▶ [Stated goal]
Extract verbatim every line from the one containing "Looking at both, is" to the final line of the records below, inclusive, and exclude all pictures.

▶ [Supplied entries]

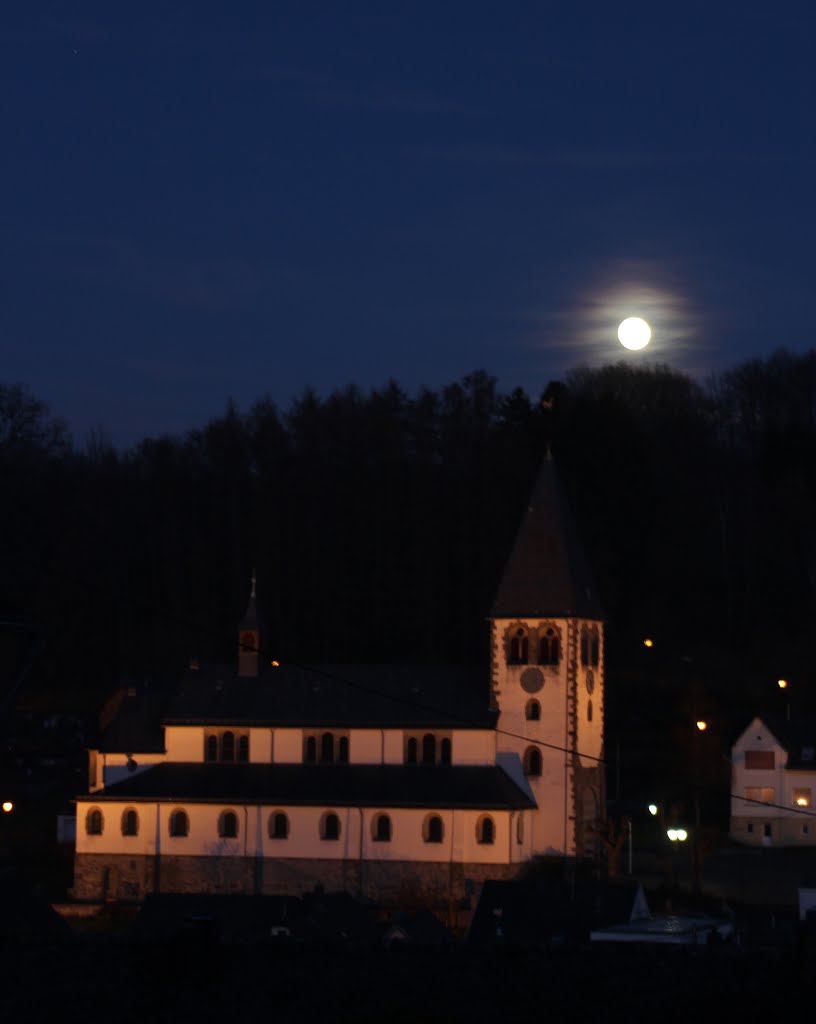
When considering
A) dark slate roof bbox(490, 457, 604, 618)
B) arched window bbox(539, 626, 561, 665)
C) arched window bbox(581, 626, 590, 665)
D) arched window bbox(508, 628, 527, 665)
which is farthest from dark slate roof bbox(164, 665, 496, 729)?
arched window bbox(581, 626, 590, 665)

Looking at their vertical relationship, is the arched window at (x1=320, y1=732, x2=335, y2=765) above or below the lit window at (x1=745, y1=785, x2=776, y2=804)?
above

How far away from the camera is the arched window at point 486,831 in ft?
242

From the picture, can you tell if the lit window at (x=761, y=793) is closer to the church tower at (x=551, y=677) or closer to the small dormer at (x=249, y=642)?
the church tower at (x=551, y=677)

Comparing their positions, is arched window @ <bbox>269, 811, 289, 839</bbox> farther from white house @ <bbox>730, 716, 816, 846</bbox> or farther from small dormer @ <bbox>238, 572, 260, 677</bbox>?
white house @ <bbox>730, 716, 816, 846</bbox>

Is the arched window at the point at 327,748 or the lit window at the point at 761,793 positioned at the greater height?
the arched window at the point at 327,748

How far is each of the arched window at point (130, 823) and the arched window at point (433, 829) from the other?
367 inches

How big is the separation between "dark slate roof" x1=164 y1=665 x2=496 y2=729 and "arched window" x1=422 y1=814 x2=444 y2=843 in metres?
3.72

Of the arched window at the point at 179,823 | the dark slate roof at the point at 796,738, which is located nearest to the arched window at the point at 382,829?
the arched window at the point at 179,823

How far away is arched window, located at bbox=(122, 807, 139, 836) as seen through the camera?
7606 centimetres

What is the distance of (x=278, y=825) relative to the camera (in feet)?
249

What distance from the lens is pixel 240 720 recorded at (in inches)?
3091

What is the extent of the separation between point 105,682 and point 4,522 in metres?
8.41

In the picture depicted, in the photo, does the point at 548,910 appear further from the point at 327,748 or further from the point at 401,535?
the point at 401,535

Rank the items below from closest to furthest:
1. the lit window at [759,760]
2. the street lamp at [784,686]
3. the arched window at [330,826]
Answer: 1. the arched window at [330,826]
2. the lit window at [759,760]
3. the street lamp at [784,686]
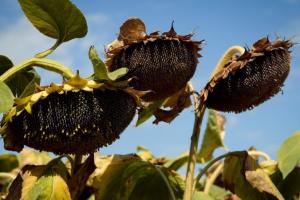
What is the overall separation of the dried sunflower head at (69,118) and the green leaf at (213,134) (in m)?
1.30

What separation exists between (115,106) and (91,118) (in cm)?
8

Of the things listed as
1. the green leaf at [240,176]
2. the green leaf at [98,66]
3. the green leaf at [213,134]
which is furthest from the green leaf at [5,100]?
the green leaf at [213,134]

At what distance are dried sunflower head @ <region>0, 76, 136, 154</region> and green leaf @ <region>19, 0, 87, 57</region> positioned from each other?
216 mm

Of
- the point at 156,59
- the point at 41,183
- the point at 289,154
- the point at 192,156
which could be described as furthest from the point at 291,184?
the point at 41,183

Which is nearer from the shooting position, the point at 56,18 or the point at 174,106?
the point at 56,18

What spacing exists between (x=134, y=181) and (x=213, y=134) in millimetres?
854

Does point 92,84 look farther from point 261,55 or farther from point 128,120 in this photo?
point 261,55

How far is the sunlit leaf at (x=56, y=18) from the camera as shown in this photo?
1699 millimetres

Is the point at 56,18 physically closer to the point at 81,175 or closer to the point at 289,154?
the point at 81,175

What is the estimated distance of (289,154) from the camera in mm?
2295

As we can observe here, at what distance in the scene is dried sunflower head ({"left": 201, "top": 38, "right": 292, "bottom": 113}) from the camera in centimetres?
186

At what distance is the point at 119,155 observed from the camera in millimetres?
2160

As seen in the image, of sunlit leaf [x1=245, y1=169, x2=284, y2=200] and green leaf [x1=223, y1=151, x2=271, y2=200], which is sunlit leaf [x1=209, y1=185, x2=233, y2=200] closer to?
green leaf [x1=223, y1=151, x2=271, y2=200]

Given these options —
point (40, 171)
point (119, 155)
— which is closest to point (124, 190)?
point (119, 155)
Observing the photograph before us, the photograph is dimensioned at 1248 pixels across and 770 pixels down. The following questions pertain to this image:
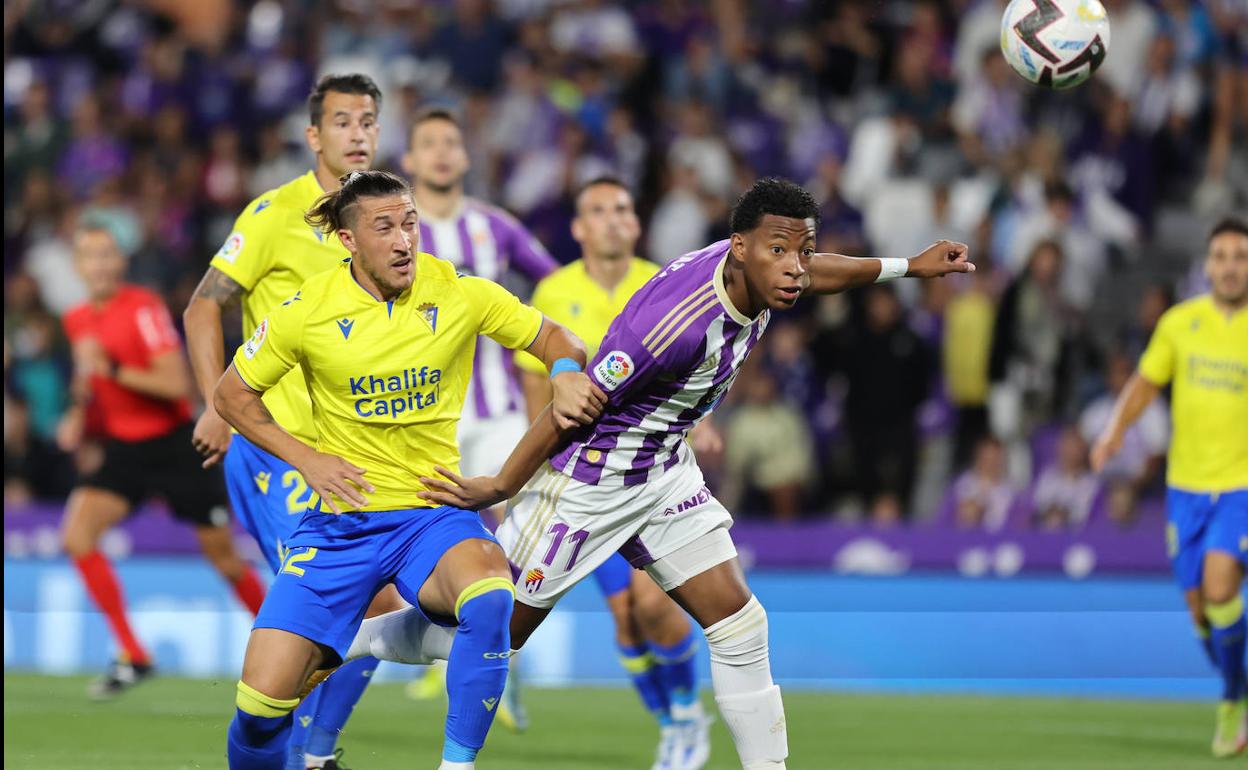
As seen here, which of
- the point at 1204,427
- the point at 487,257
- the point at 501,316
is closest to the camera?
the point at 501,316

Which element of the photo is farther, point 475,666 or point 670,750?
point 670,750

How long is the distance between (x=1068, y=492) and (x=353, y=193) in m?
8.43

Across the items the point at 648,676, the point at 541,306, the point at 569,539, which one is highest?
the point at 541,306

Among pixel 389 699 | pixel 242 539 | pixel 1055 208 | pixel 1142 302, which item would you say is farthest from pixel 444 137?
pixel 1142 302

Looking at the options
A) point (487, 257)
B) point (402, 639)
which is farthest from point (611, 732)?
point (402, 639)

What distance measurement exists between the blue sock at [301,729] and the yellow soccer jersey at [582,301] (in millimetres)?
2331

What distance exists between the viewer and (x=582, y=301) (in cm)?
877

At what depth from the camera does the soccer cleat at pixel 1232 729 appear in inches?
350

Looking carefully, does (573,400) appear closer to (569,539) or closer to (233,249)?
(569,539)

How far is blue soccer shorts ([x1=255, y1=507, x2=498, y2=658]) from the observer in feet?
19.2

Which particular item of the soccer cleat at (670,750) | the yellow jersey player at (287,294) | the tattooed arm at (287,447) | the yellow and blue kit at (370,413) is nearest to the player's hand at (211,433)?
the yellow jersey player at (287,294)

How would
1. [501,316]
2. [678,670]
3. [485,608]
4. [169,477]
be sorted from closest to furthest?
[485,608] → [501,316] → [678,670] → [169,477]

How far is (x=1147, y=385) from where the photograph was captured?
973 cm

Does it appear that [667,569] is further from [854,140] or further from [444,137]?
[854,140]
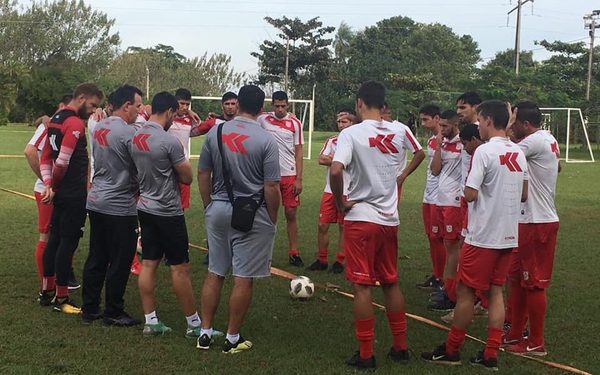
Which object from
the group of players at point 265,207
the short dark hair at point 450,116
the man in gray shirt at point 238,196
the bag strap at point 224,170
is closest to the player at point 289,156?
the short dark hair at point 450,116

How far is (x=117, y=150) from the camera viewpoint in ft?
19.3

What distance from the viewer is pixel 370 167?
16.7ft

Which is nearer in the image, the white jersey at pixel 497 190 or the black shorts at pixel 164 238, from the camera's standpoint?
the white jersey at pixel 497 190

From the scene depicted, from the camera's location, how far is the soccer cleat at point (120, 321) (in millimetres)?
5953

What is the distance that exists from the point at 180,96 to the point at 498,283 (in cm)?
501

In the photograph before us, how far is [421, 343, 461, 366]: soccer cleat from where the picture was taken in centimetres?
516

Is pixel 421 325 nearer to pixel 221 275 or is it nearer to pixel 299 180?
pixel 221 275

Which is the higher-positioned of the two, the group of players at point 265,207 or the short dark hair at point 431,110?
the short dark hair at point 431,110

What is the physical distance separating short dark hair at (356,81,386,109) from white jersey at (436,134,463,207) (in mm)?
1927

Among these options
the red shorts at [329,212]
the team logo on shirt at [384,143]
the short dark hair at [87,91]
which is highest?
the short dark hair at [87,91]

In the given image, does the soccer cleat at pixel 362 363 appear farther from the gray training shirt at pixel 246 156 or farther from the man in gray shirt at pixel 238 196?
the gray training shirt at pixel 246 156

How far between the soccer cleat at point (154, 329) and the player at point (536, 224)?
305 cm

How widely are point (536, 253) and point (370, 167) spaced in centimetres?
169

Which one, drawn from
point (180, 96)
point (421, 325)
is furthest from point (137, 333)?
point (180, 96)
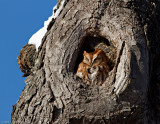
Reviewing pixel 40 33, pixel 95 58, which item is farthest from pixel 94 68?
pixel 40 33

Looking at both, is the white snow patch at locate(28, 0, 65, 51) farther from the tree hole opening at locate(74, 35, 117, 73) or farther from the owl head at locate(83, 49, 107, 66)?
the owl head at locate(83, 49, 107, 66)

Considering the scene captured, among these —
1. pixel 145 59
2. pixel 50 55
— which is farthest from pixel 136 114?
pixel 50 55

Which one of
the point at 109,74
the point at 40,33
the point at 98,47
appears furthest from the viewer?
the point at 40,33

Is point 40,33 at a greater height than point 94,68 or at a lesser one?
greater

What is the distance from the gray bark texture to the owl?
2.1 inches

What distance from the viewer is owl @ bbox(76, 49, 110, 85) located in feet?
9.48

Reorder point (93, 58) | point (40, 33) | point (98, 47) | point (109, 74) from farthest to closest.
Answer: point (40, 33), point (98, 47), point (93, 58), point (109, 74)

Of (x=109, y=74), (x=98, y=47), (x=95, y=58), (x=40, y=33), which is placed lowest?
(x=109, y=74)

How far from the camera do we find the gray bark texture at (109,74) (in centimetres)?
281

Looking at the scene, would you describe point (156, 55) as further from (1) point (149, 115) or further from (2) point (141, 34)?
(1) point (149, 115)

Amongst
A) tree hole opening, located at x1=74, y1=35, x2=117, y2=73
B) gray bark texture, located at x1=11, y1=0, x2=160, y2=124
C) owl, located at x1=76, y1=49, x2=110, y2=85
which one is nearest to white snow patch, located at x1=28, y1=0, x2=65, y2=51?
gray bark texture, located at x1=11, y1=0, x2=160, y2=124

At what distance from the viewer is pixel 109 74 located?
292cm

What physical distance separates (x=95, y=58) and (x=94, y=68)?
11 cm

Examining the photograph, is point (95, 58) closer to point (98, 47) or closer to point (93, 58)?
point (93, 58)
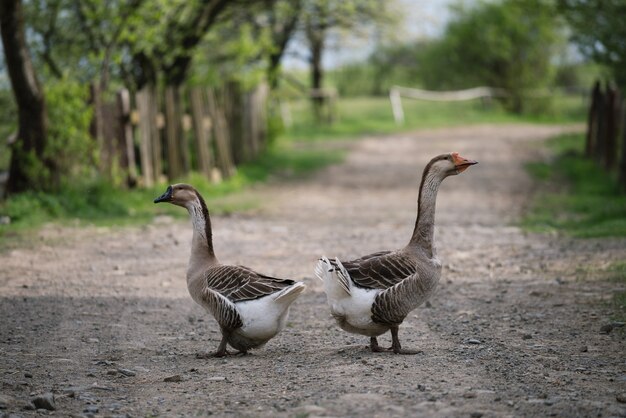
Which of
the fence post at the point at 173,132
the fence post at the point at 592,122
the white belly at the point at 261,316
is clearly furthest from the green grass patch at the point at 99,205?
the fence post at the point at 592,122

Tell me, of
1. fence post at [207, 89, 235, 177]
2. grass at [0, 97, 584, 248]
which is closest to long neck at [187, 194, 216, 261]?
grass at [0, 97, 584, 248]

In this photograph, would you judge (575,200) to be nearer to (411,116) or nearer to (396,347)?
(396,347)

▶ [Correct response]
Looking at both, is the white snow patch at locate(28, 0, 65, 51) farther from the tree hole opening at locate(74, 35, 117, 73) or farther from the owl head at locate(83, 49, 107, 66)?
the owl head at locate(83, 49, 107, 66)

Considering the scene captured, among these —
1. pixel 145 59
2. pixel 50 55
— which is farthest from pixel 136 114?
pixel 50 55

Which one of
the point at 109,74
the point at 40,33
the point at 98,47
appears furthest from the viewer?
the point at 40,33

Is point 40,33 at a greater height than point 94,68 or at a lesser one?
greater

What is the distance from the gray bark texture to the owl?
2.1 inches

What distance from the viewer is owl @ bbox(76, 49, 110, 85) located in feet?
9.48

Reorder point (93, 58) | point (40, 33) | point (98, 47) | point (109, 74) from farthest to closest.
Answer: point (40, 33), point (98, 47), point (93, 58), point (109, 74)

Of (x=109, y=74), (x=98, y=47), (x=95, y=58), (x=40, y=33), which is placed lowest?
(x=109, y=74)

How far from the camera do we find the gray bark texture at (109,74) (in centimetres)?
281

Looking at the scene, would you describe point (156, 55) as further from (1) point (149, 115) or further from (2) point (141, 34)?
(1) point (149, 115)

Amongst
A) tree hole opening, located at x1=74, y1=35, x2=117, y2=73
B) gray bark texture, located at x1=11, y1=0, x2=160, y2=124
C) owl, located at x1=76, y1=49, x2=110, y2=85
which one is nearest to white snow patch, located at x1=28, y1=0, x2=65, y2=51?
gray bark texture, located at x1=11, y1=0, x2=160, y2=124

At what distance from the viewer is pixel 109 74 located?
292cm

What physical distance separates (x=95, y=58) and (x=94, y=68)?
11 cm

Examining the photograph, is point (95, 58) closer to point (98, 47) or closer to point (93, 58)?
point (93, 58)
Which of
the fence post at the point at 173,132
the fence post at the point at 592,122
the white belly at the point at 261,316
is clearly furthest from the green grass patch at the point at 99,205?
the fence post at the point at 592,122

Tell me, of
1. fence post at [207, 89, 235, 177]
2. grass at [0, 97, 584, 248]
which is closest to long neck at [187, 194, 216, 261]?
grass at [0, 97, 584, 248]

In this photograph, would you judge (575,200) to be nearer to (411,116) or nearer to (396,347)?
(396,347)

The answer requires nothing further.